#### WHAT THE TASK ASKS
Omit the images and reproduce the rest of the entries exactly.

#### Data items
BEGIN
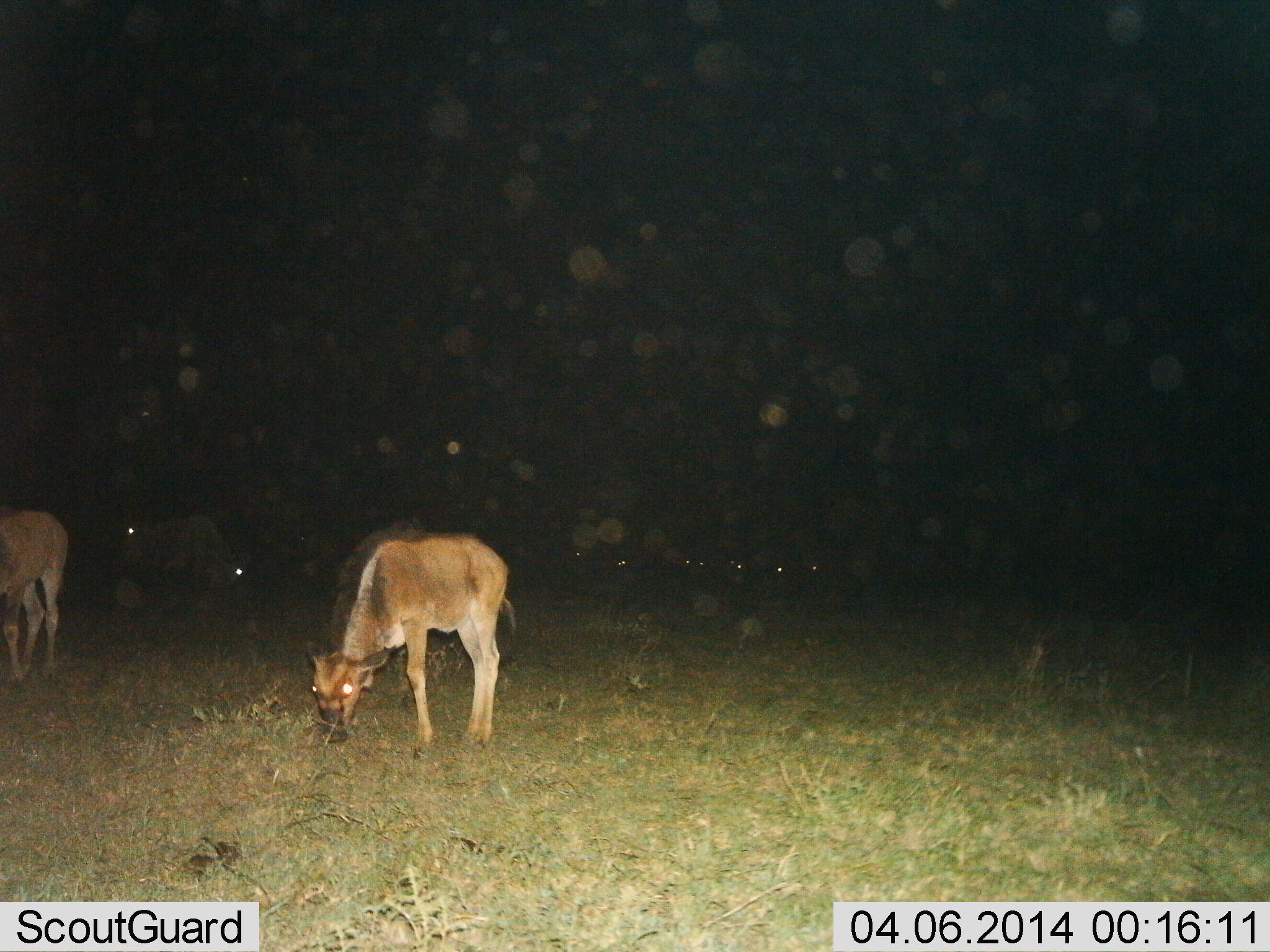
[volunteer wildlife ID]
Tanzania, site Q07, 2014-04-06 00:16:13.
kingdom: Animalia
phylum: Chordata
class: Mammalia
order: Artiodactyla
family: Bovidae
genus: Connochaetes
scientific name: Connochaetes taurinus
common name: blue wildebeest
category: wildebeest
Wildebeest (blue wildebeest) (Connochaetes taurinus), count 8. Behavior (volunteer vote fractions): standing 30%, resting 0%, moving 0%, interacting 0%. Young present (vote fraction): 70%. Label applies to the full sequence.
END
#### ANSWER TO THIS TASK
[volunteer wildlife ID]
Tanzania, site Q07, 2014-04-06 00:16:13.
kingdom: Animalia
phylum: Chordata
class: Mammalia
order: Artiodactyla
family: Bovidae
genus: Connochaetes
scientific name: Connochaetes taurinus
common name: blue wildebeest
category: wildebeest
Wildebeest (blue wildebeest) (Connochaetes taurinus), count 8. Behavior (volunteer vote fractions): standing 30%, resting 0%, moving 0%, interacting 0%. Young present (vote fraction): 70%. Label applies to the full sequence.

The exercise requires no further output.